La scuola pubblica italiana sta quindi per mandare a casa, per decreto, alcune decine di migliaia di insegnanti, professori e ricercatori. Sia ben chiaro, francamente la scuola così com’è concepita oggi ha certamente tanti difetti, come tutte le pubbliche istituzioni pecca delle sindromi da mastodonte, e anche di accomodamenti inappropriati. C’è bisogno di riforme. L’accusa di »baronismo« lanciata dalla destra, probabilmente, ha anche qualche spunto veritiero. Ogni mito ha qualcosa di vero. Ma i problemi non possono essere certo risolti con un decreto che ne fa solo uno strumento per le smanie di privatizzazione della società e di imbrigliamento del mondo scolastico-accademico, fin qui, comunque, fucina di pensiero critico. E poi? Rimarranno i »bravi ragazzi«, le teste d’uovo e la grande, confortante mamma TV. E tanta Chiesa, per coltivare i valori, ovvio. Bella prospettiva, non c’è che dire. È in atto una vera e propria strisciante restaurazione che tende a estirpare gran parte delle norme etiche e sociali ereditate dalla lunga lotta per la democrazia e l’impegno civile dal dopoguerra in poi.

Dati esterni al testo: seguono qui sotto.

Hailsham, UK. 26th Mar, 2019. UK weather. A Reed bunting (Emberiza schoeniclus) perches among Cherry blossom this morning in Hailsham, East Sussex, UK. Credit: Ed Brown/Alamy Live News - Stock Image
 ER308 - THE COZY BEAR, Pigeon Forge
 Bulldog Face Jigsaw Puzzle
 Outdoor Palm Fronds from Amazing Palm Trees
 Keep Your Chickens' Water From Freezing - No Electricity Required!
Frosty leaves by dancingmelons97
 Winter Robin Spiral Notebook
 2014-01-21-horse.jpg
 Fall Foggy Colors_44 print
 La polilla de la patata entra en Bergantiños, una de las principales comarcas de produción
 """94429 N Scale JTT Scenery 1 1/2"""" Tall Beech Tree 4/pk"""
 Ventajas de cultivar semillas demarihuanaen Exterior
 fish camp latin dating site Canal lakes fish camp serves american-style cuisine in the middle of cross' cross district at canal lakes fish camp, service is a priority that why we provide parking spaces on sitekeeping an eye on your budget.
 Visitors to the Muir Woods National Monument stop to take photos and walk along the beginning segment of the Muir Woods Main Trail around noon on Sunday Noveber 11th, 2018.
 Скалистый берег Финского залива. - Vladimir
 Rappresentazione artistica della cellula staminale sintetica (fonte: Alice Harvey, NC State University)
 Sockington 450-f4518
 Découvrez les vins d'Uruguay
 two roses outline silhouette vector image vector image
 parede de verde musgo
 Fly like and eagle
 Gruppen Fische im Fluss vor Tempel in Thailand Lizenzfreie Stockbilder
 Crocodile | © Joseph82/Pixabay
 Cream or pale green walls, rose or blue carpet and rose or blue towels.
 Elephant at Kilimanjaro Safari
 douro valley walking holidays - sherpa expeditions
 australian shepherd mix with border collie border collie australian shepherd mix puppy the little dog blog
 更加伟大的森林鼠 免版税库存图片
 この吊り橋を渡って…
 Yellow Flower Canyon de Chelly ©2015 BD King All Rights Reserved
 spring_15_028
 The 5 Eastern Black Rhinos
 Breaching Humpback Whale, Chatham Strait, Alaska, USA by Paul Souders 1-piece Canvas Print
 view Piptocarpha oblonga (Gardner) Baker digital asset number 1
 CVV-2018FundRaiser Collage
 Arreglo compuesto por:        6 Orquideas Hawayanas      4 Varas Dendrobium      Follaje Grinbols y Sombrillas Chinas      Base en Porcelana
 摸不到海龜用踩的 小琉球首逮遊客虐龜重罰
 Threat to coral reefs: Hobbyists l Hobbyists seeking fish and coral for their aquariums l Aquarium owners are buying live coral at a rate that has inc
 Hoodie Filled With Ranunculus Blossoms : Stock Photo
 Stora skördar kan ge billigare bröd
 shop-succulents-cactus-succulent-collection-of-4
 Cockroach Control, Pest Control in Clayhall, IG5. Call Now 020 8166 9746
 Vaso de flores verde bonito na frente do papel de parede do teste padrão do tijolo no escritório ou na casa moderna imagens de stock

Ma i tagli, gli accorpamenti delle scuole e l’introduzione dell’insegnate unico saranno letteralmente micidiali per le minoranze, in primo luogo per quella slovena nel Friuli Venezia Giulia. Anche quella italiana in Slovenia e Croazia si sta accorgendo, sulla propria pelle, cosa significhi un taglio del 30 per cento dei mezzi finanziari destinati alle sue attività. A quella slovena in Italia, nei prossimi tre anni, verrà tolto il 40 per cento dei mezzi. In termini reali questi tagli saranno ancora più grandi. E, contemporaneamente, l’accorpamento e la razionalizzazione delle scuole porterà a inevitabili chiusure di quelle più piccole, fondamentali però per una minoranza. Insomma, potrebbe essere un’ecatombe. A tutto ciò si affianca, inoltre, l’animosità politica e nazionalista con cui si tenta di svilire quanto raggiunto con la legge di tutela e quanto dovrebbe essere tutelato dagli accordi internazionali. E si cerca nuovamente di negare la presenza slovena nella provincia di Udine.
Fatti e tendenze gravi, gravissimi, per ogni minoranza, non solo quella slovena. Una deriva restauratrice che ormai non teme nemmeno chi legge . I libri però teniamoceli, leggiamoli e scriviamoli, comunque. Non sarà mai uno spreco.